È un messaggio di continuità nell’eccellenza ma di rottura negli schemi operativi quello che Alessandro Melzi d’Eril lancia dal podio della Piazzetta Cuccia, nel suo primo appuntamento pubblico ufficiale da amministratore delegato di Mediobanca. Inaugurando l’ottava edizione dell’Italian Mid Cap Conference, l’evento che tra oggi e domani vedrà i vertici di 29 società quotate incontrare oltre 100 investitori internazionali in più di 400 one-to-one, il banchiere ha delineato la nuova architettura strategica dell’istituto: un modello ibrido e senza eguali in Italia, capace di fondere Private e Investment Banking per abbracciare in un’unica visione l’impresa e la famiglia dell’imprenditore.
"Siamo gli unici in Italia a poter offrire un servizio che guarda all'impresa come alla famiglia dell'imprenditore - ha scandito Melzi d’Eril di fronte alla platea finanziaria - Il nostro obiettivo è continuare a supportare sia l'impresa sia la famiglia nella gestione del proprio patrimonio offrendo consulenza così come opportunità esclusive di investimento che creino un circolo virtuoso nella gestione della ricchezza, che faccia da volano per tutto il paese".
Le parole dell’a.d. arrivano in un momento cruciale, segnato dalla recente riorganizzazione della governance e dall’ingresso di nuovi equilibri nell’azionariato che vedono in Monte dei Paschi di Siena un perno fondamentale. Proprio su questo fronte, Melzi d’Eril ha spazzato via ogni dubbio sulle logiche industriali dell’operazione: "Ora in questa missione potremo contare altresì sulla complementarità con il Monte dei Paschi di Siena, grazie al suo forte radicamento sul territorio", ha affermato, confermando come la capillarità della rete senese sarà il braccio operativo per portare la sofisticazione dei prodotti di Mediobanca direttamente nel cuore dei distretti produttivi. Al centro della strategia restano le medie imprese, definite "l’ossatura del Paese" e protagoniste, secondo i dati del Global Outlook 2026 di Mediobanca Research presentato in apertura, di una performance che ha surclassato i competitor europei.

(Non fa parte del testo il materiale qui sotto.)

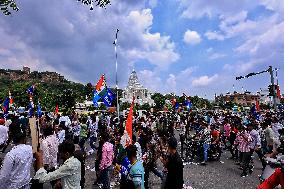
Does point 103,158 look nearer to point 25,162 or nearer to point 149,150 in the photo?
point 149,150

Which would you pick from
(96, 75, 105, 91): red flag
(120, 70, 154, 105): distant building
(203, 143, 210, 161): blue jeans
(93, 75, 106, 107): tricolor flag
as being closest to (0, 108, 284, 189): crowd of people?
(203, 143, 210, 161): blue jeans

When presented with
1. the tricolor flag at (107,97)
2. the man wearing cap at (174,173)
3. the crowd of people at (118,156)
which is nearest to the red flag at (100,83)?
the tricolor flag at (107,97)

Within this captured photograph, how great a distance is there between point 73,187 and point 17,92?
6210cm

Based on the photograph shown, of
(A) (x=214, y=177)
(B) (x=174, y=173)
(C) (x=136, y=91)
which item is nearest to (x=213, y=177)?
(A) (x=214, y=177)

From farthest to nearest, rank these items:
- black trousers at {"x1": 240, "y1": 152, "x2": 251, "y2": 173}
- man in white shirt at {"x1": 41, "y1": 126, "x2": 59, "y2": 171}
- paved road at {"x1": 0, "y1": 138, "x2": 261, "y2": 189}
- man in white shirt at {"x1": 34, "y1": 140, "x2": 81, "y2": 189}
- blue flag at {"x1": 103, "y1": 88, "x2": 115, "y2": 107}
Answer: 1. blue flag at {"x1": 103, "y1": 88, "x2": 115, "y2": 107}
2. black trousers at {"x1": 240, "y1": 152, "x2": 251, "y2": 173}
3. paved road at {"x1": 0, "y1": 138, "x2": 261, "y2": 189}
4. man in white shirt at {"x1": 41, "y1": 126, "x2": 59, "y2": 171}
5. man in white shirt at {"x1": 34, "y1": 140, "x2": 81, "y2": 189}

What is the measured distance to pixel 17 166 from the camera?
5113 mm

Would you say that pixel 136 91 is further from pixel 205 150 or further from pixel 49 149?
pixel 49 149

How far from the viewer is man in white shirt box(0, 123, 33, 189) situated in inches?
197

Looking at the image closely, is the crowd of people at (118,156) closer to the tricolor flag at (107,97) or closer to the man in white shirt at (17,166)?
the man in white shirt at (17,166)

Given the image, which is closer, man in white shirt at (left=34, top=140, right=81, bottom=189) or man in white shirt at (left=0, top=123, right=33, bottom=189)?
man in white shirt at (left=34, top=140, right=81, bottom=189)

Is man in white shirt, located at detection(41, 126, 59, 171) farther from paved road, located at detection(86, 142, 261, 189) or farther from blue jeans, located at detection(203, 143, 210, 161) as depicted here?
blue jeans, located at detection(203, 143, 210, 161)

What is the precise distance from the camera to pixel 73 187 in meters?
4.86

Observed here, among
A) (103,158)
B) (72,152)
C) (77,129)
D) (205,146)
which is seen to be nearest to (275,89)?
(205,146)

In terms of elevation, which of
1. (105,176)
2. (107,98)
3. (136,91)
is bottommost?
(105,176)
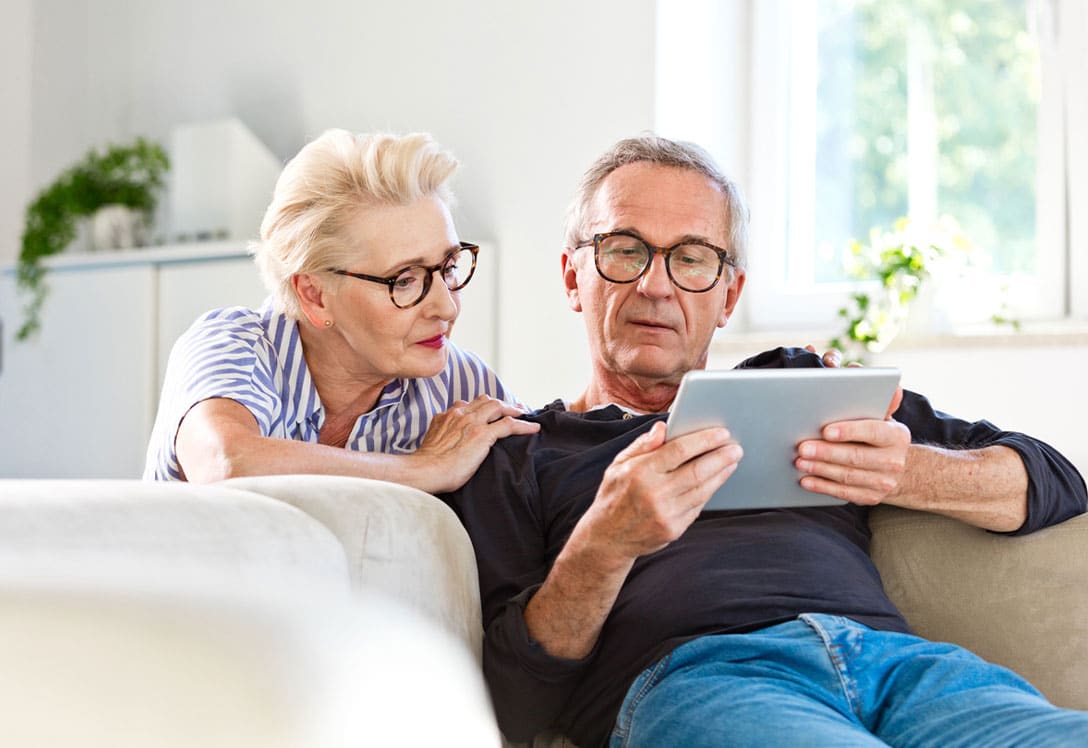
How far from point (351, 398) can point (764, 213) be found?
172 cm

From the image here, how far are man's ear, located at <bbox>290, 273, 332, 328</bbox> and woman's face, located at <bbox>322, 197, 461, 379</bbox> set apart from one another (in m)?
0.04

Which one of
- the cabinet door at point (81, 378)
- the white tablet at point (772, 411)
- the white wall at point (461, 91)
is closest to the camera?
the white tablet at point (772, 411)

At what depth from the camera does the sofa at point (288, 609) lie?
2.55 ft

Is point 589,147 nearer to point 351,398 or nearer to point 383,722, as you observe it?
point 351,398

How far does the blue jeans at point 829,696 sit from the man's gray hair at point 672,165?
68 centimetres

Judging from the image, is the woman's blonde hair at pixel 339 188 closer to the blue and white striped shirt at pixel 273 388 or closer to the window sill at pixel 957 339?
the blue and white striped shirt at pixel 273 388

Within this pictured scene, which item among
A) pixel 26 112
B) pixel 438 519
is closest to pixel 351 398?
pixel 438 519

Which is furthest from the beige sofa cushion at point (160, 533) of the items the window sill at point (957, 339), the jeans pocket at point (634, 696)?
the window sill at point (957, 339)

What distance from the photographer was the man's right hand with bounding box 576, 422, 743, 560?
45.8 inches

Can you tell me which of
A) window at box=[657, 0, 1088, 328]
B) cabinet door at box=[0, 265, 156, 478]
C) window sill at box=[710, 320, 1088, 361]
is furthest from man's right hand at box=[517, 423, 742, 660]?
cabinet door at box=[0, 265, 156, 478]

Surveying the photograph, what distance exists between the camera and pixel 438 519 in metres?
1.29

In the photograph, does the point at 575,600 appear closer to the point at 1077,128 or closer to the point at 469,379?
the point at 469,379

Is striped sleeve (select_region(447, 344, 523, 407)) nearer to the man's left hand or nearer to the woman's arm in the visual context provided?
the woman's arm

"In 30 anni abbiamo assistito a una crescita straordinaria delle medie imprese italiane, che si è tradotta in un incremento del fatturato del 182% e ha superato nettamente quella delle grandi aziende del Paese", ha ricordato il manager, sottolineando come il valore aggiunto sia cresciuto del 65%, quasi il doppio rispetto ai gruppi francesi e tedeschi. Un successo trainato dall'export, che vale il 42% dei ricavi nonostante solo il 12% di queste realtà abbia stabilimenti all'estero. Una vitalità imprenditoriale che Mediobanca intende intercettare valorizzando quello che Melzi d’Eril definisce il vero asset della banca: il capitale umano. "Mediobanca ha sempre investito in questo senso, distinguendosi come l'istituzione che ha creato il patrimonio di professionalità più profondo che l'Italia abbia nel settore finanziario: un lavoro lungo 80 anni, che continuerò e continueremo a valorizzare proprio con ulteriori investimenti nelle nostre persone e nelle competenze". Con queste parole il nuovo Ceo puntualizza: una banca d'affari che non rinnega la sua storia ottantennale, ma la proietta verso un servizio olistico dove la finanza straordinaria e la gestione dei grandi patrimoni familiari diventano due facce della stessa medaglia, blindate ora dall'asse territoriale con Siena.